The 15th Annual Demographia International Housing Affordability Survey shows Australia as the second most unaffordable market for housing, with New Zealand coming in third.
The survey uses a measurement of ‘median multiple’ to rank affordability, which is found by dividing median house price by gross annual median household income. This method is the same favoured by the United Nations and the World Bank.
From there the markets are ranked from “affordable” (3.0 or less) to “severely unaffordable” (5.1 and over).
The report assessed 239 urban markets in nine countries: Australia, Canada, Hong Kong, Ireland, Japan, New Zealand, Singapore, United Kingdom and the United States, as of the third quarter of 2018.
Hong Kong ranked the highest overall, with a median multiple of 20.9. Australia landed in second place with 5.9, followed by New Zealand at 5.8. The top ten was rounded out with Singapore (4.8), the UK (4.5), Japan (4.2), Canada (3.9), the US (3.7) and Ireland (3.7).
It doesn’t come as a surprise that Australia ranks highly. Experts have raised affordability as an issue for many years, but when broken into the 22 smaller markets used by Demographia, 20 of them fell into the seriously unaffordable or severely unaffordably categories.
Australia’s five major housing markets (Sydney, Melbourne, Adelaide, Brisbane and Perth) were all listed as severely unaffordable, as they have been in the previous 13 Demographia surveys, demonstrating that this isn’t a new problem for Australia.
Sydney topped the list at 12.9, making it the third worst city worldwide, behind Hong Kong and Vancouver.
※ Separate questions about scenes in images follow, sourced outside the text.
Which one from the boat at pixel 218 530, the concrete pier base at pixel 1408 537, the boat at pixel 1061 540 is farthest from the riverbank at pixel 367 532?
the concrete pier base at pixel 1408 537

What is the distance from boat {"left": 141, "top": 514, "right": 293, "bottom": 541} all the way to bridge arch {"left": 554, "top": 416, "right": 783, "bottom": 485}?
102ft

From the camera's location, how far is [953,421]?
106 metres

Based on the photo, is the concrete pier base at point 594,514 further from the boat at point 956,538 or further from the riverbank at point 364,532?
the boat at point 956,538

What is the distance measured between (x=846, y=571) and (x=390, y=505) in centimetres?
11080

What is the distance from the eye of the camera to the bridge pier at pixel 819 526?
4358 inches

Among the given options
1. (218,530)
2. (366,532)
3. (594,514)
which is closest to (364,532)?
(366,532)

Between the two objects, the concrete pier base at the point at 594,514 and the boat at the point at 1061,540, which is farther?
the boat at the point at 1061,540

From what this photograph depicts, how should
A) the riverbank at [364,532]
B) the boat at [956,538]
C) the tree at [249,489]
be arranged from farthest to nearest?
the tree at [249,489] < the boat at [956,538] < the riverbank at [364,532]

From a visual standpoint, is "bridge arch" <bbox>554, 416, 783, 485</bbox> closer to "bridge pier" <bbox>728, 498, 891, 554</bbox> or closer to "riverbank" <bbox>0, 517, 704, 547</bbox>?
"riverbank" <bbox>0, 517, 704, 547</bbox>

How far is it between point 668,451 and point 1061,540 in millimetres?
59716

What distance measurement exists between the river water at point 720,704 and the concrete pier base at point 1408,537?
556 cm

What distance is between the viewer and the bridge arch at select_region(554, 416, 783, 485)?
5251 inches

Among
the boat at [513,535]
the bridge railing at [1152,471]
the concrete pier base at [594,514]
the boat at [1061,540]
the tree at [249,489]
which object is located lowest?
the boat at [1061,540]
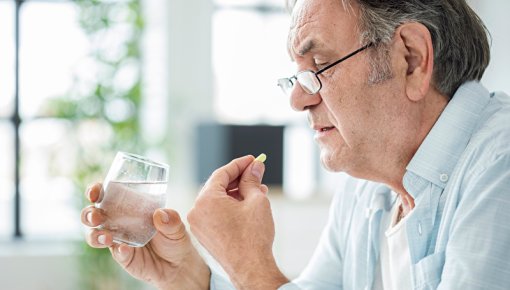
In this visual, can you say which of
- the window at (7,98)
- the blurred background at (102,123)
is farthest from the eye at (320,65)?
the window at (7,98)

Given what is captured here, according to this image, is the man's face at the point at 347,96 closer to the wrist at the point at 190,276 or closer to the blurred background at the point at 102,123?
the wrist at the point at 190,276

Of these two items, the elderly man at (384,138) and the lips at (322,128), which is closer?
the elderly man at (384,138)

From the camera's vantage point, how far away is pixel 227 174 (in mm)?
1699

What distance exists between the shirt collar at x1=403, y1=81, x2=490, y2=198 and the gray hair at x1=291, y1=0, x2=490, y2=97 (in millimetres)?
46

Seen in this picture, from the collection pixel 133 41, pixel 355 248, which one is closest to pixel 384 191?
pixel 355 248

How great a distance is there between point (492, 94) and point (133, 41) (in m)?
4.08

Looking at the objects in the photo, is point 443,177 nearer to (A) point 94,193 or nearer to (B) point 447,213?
(B) point 447,213

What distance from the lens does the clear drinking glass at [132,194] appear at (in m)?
1.57

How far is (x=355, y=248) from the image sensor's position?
6.50 ft

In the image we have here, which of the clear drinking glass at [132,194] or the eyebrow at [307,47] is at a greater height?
the eyebrow at [307,47]

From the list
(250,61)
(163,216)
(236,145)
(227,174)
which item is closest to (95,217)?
(163,216)

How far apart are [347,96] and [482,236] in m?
0.48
Since 2001, the data shows Sydney’s affordability issues have worsened significantly, with the city more than doubling its median multiple in this time.
Melbourne came in with a median multiple of 9.9, ranking it fifth worldwide, up from 6.3 in 2001. Adelaide has a median multiple of 6.6, Brisbane 6.2 and Perth 5.9.
Australia’s most affordable markets in the survey were Gladstone at 3.2 and Rockhampton at 3.9. Outside the major markets, the least affordable are the Sunshine Coast (9.0) and the Gold Coast (8.4).
The survey makes the point that rising land prices are a big factor in unaffordability in Australia, something which is supported by experts. The concern is that a lack of new land being released, due to extensive red tape and procedure associated with that release, is creating a bottleneck and driving up prices for available land.
This theory is supported by land costs being an issue in many of the unaffordable urban markets. Canada, New Zealand and the UK also suffer from escalating land prices. In comparison, an expedited system in the US has allowed housing to stay relatively affordable in the areas where the system is in place.